Describe bone structure.

Answer 2

We talk about cortical bone and trabecular bone.

Cortical bone is known as compact. It is found on the surface of bones, and is made of repeated units wrapped around each other. This results in minute, longitudinal canals that allow for blood vessel penetration.

Trabecular bone is known as spongy and cancellous. It has a less organised structure, made up of interlocking struts.

Question 3

What is the composition of bone?

Answer 3

It is 25% protein (organic osteoid matrix), and 75% minerals.

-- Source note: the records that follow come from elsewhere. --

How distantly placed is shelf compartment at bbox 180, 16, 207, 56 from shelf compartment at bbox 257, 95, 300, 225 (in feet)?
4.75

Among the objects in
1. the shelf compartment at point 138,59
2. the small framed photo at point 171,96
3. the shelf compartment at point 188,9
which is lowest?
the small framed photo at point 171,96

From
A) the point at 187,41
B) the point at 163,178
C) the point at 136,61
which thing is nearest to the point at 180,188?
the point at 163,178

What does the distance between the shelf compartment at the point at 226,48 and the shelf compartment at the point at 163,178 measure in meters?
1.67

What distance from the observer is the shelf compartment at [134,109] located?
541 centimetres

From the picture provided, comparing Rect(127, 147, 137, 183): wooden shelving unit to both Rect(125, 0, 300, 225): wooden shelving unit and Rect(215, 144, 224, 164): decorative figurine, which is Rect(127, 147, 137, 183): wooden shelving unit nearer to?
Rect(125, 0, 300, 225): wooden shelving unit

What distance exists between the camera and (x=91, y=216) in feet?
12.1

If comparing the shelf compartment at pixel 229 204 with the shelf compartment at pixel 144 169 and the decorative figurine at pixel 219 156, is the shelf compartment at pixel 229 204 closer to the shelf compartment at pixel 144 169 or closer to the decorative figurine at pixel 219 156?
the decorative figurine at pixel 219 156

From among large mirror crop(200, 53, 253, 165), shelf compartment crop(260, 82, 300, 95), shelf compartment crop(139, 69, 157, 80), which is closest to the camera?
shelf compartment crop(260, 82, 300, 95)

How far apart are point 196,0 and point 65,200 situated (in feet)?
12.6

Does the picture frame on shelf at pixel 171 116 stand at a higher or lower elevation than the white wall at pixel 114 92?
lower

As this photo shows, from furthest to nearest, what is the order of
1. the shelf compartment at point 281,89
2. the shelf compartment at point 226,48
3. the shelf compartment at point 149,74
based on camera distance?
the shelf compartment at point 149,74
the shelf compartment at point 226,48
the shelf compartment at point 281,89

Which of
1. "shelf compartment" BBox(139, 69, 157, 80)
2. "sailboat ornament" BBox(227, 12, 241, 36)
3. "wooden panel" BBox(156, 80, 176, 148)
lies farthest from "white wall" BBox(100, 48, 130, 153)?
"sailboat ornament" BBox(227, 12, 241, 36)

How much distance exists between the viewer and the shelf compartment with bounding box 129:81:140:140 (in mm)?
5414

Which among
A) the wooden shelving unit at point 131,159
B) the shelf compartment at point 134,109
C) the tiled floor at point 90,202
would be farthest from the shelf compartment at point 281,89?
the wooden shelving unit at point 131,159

It is also made up of cells, which contribute to the weight.

Question 4

Describe the organic (osteoid) protein matrix.

Answer 4

It is made up of mainly type 1 collagen.

It gives the bone both flexibility and tensile strength (the ability to resist stretching).

Question 5

Describe the bone mineral.

Answer 5

It is mainly hydroxy apatite, which is hydrated calcium and phosphate (Ca10(PO4)6(OH)2).
It makes the bone rigid, brittle and gives it a high compressive strength (the ability to resist shortening).

Question 6

List the types of bone cells (and their origination).

Answer 6

The three main types of bone cells are:

• osteoblasts
• osteoclasts
• osteocytes

Mesenchymal (stromal) stem cells give rise to osteoblasts and osteocytes.
Haematopoietic stem cells give rise to all blood cells, and osteoclasts (which are the same lineage as macrophages).

Question 7

Describe osteoblasts.

Answer 7

• they are the bone forming cells
• they are derived from mesenchymal stem cells
• they secrete osteoid, the collagen matrix of bone
• they promote mineralisation of osteoid

Question 8

Describe osteoclasts.

Answer 8

• they are bone (digesting/) reabsorbing cells
• they derive from haematopoietic stem cells
• they are large and multinucleate
• they secrete acid to dissolve bone mineral and enzymes to digest the organic matrix
• their life cycle is controlled by apoptosis

Question 9

Describe osteocytes.

Answer 9

• they are terminally differentiated osteoblasts
• they’re encased in bone mineral matrix (lacunae)
• they extend multiple dendrites via minute canals in the bone matrix (canaliculi)
• the Lacunocanalicular system maintains communication between the bone surface and blood vessels
• they’re thought to coordinate osteoblast and osteoclast activity

Question 10

Describe bone remodelling in cortical bone.

Answer 10

Typically, there will be a leading edge where cells differentiate into osteoclasts and start digesting the bone. Behind that, there is osteoblast differentiation that will lay down new bone.
Thus, you have an advancing line of bone reabsorption and formation, which also leaves behind a ‘cement line’ that can be detected histologically.

Question 11

Describe bone remodelling in trabecular bone.

Answer 11

Along the surface of the trabecular struts, there will be an osteoclast eating away at the bone, then osteoblasts subsequently forming new bone.
There are also lining cells on the surface of the bone that detach underneath this, forming a basic multicellular unit.

Question 12

Describe the stages of bone remodelling.

Answer 12

1. ACTIVATION: the promotion of differentiation of new osteoclasts
2. RESORPTION: the duration of osteoclast activity, removing bones and creating pits
3. REVERSAL: the process by which you get osteoclast apoptosis, terminating its activity
4. FORMATION: osteoblast differentiation; formation of new osteoblasts which line the bone surface, forming new osteoid (new bone which subsequently becomes mineralised)

Question 13

What are some ways in which we can control bone remodelling?

Answer 13

• load-bearing exercises
• cytokines and other local signals
• endocrine:
  
  • oestrogen: inhibits osteocyte apoptosis, promotes osteoclast apoptosis (oestrogen is essential for skeletal health)
  • androgens

Question 14

Describe the induction of osteoclast differentiation by RANK ligand.

Answer 14

RANK (receptor activator of nuclear factor κ-B): a surface receptor on pre-osteoclasts, stimulates osteoclast differentiation.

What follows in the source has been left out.